[Set exercise A] Summarize the memory passage in two sentences.
[Set exercise B] Extract the memory passage word for word from "The memory 325 may be configured to store various information" to "mobile device 310.".

[Document section]
'''

The memory 325 may be configured to store various information related to the geographical environments—e.g., GPS coordinates of the geographical reference locations 120 a through 120 c, the radial distances 125 a through 125 c. Further, the memory 325 may be configured to store various settings (e.g., first settings, second settings, etc.) for the user-interface parameters that the user 305 selects to adjust—e.g., based on particular needs of the user 305, different environments the user 305 may be in, and/or different tasks the user 305 may want to carry out, as described with reference to FIG. 1 and Table 1. Moreover, the memory 325 may store default settings (or values) for the user-interface parameters of the mobile device 310.

'''

[Supplied information]
'''

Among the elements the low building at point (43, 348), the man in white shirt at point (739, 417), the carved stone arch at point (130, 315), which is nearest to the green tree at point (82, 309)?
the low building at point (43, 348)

'''

[Task output A] Memory 325 may store information about geographical environments, such as the GPS coordinates of geographical reference locations 120a through 120c and the radial distances 125a through 125c. It may also store the user-interface parameter settings that user 305 chooses to adjust for particular needs, environments, or tasks, along with default settings for those parameters on mobile device 310.

[Task output B]
The memory 325 may be configured to store various information related to the geographical environments—e.g., GPS coordinates of the geographical reference locations 120 a through 120 c, the radial distances 125 a through 125 c. Further, the memory 325 may be configured to store various settings (e.g., first settings, second settings, etc.) for the user-interface parameters that the user 305 selects to adjust—e.g., based on particular needs of the user 305, different environments the user 305 may be in, and/or different tasks the user 305 may want to carry out, as described with reference to FIG. 1 and Table 1. Moreover, the memory 325 may store default settings (or values) for the user-interface parameters of the mobile device 310.